- Source extract:

Friday, September 20, 2013

Handling small files using CombineFileInputFormat in Java MapReduce

This post covers, CombineFileInputFormat, has links to Apache documentation, my notes on the topic and my sample program demonstrating the functionality. Feel free to share any insights or constructive criticism. Cheers!!

*************************
Gist
*************************
One more gist related to controlling the number of mappers in a mapreduce task.
Background on Inputsplits
--------------------------
An inputsplit is a chunk of the input data allocated to a map task for processing. FileInputFormat
generates inputsplits (and divides the same into records) - one inputsplit for each file, unless the
file spans more than a HDFS block at which point it factors in the configured values of minimum split
size, maximimum split size and block size in determining the split size.

- What is required:
Pick up the post on handling small files with CombineFileInputFormat right after its last sentence and carry it on. The lines that come next have nothing to do with this.

- Data lines:

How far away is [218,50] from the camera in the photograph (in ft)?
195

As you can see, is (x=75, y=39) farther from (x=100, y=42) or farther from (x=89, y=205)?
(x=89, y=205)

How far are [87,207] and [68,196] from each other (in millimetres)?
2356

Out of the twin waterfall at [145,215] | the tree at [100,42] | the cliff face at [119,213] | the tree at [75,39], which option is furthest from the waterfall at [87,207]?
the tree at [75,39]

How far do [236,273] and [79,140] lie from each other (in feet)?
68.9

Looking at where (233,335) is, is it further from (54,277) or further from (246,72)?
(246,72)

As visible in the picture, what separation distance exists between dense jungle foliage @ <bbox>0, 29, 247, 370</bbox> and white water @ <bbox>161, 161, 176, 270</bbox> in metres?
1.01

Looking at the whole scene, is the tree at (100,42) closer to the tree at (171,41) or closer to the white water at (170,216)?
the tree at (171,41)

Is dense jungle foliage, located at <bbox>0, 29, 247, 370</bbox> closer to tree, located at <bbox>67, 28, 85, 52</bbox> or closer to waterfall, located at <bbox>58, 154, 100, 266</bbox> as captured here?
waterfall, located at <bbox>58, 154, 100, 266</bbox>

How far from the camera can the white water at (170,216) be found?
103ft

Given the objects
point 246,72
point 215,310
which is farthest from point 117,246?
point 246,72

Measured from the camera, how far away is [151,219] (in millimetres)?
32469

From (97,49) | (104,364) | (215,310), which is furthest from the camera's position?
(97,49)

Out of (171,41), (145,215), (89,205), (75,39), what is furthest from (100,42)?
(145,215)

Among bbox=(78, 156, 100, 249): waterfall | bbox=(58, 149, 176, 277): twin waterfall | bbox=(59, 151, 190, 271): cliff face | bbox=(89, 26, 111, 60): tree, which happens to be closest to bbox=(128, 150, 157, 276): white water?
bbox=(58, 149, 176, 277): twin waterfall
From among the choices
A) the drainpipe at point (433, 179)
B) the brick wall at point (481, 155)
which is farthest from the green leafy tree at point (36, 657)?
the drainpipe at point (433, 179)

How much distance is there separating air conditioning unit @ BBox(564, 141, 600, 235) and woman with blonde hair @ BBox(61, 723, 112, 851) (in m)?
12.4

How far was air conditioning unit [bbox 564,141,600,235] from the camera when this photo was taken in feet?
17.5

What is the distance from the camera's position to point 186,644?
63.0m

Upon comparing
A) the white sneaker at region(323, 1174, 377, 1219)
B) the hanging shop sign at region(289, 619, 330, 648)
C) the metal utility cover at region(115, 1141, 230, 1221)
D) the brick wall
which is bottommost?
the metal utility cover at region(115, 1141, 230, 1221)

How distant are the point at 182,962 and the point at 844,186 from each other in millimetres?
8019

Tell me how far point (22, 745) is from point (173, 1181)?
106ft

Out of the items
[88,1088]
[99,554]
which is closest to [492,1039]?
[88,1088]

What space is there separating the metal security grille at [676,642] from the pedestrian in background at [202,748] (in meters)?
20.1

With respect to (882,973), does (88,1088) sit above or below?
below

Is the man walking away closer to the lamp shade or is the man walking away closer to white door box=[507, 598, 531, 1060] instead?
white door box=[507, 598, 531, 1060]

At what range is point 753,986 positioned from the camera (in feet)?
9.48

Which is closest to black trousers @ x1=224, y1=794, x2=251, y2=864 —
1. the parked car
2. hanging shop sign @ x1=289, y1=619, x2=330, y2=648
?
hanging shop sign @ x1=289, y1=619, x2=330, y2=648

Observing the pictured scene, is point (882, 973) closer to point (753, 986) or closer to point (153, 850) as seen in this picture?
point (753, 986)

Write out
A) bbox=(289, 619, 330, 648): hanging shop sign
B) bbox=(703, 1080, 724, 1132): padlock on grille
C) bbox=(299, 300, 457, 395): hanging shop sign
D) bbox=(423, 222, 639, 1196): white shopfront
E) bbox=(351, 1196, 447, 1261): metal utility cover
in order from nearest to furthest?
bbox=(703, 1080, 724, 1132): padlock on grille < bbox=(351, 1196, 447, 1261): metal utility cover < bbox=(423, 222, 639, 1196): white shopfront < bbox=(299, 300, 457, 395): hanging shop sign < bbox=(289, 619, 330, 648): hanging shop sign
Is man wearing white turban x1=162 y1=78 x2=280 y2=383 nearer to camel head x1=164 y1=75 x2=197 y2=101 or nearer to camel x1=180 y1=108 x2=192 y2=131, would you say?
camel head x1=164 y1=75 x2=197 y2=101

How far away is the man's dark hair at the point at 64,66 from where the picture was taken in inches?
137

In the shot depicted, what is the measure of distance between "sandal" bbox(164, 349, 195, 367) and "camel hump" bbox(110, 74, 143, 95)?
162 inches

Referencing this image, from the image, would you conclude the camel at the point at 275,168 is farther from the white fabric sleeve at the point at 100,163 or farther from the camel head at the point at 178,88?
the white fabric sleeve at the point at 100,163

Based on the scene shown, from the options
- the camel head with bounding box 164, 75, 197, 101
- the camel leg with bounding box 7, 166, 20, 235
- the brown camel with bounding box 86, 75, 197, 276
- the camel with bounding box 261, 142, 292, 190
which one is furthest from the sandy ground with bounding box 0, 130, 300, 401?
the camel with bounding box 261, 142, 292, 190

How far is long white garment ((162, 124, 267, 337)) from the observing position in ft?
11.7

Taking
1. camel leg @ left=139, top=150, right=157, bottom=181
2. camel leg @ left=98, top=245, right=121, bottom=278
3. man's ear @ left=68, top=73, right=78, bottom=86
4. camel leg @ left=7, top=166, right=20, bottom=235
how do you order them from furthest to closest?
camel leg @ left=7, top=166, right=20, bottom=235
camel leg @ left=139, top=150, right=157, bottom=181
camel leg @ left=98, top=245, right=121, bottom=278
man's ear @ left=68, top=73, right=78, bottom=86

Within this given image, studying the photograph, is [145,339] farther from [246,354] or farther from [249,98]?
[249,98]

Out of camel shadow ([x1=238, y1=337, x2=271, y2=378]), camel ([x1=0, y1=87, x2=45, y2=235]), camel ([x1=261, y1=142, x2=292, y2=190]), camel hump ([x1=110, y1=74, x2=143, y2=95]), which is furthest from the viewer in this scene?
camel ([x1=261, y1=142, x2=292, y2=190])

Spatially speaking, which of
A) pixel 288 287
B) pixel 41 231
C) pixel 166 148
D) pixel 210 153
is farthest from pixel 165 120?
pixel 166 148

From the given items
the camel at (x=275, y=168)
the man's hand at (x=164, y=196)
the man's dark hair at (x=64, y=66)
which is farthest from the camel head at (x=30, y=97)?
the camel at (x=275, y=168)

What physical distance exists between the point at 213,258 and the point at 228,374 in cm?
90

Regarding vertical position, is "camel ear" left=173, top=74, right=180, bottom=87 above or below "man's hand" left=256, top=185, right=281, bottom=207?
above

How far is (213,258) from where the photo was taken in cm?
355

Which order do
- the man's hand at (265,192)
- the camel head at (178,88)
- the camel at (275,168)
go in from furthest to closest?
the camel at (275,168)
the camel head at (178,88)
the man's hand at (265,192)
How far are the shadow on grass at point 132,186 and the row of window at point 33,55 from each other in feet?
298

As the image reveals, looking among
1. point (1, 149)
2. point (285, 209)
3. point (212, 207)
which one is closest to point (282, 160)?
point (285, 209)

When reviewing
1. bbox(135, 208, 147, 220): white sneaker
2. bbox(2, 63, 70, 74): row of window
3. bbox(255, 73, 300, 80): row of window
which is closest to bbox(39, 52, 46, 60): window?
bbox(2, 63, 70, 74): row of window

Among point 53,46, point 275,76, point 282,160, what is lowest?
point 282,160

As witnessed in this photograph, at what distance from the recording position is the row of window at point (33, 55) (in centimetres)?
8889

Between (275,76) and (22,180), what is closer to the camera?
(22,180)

- Expected output:
Here's the formula, from Hadoop the definitive guide-
Split size = max( minimumSplitSize, min( maximumSplitSize, HDFSBlockSize))
So, if we go with the default values, the split size = HDFSBlockSize for files spanning more than an
HDFS block.
Problem with mapreduce processing of small files
-------------------------------------------------
We all know that Hadoop works best with large files; But the reality is that we still have to deal
with small files. When you want to process many small files in a mapreduce job, by default, each file
is processed by a map task (So, 1000 small files = 1000 map tasks). Having too many tasks that
finish in a matter of seconds is inefficient.
Increasing the minimum split size, to reduce the number of map tasks, to handle such a situation, is
not the right solution as it will be at the potential cost of locality.
Solution
---------
CombineFileInputFormat packs many files into a split, providing more data for a map task to process.
It factors in node and rack locality so performance is not compromised.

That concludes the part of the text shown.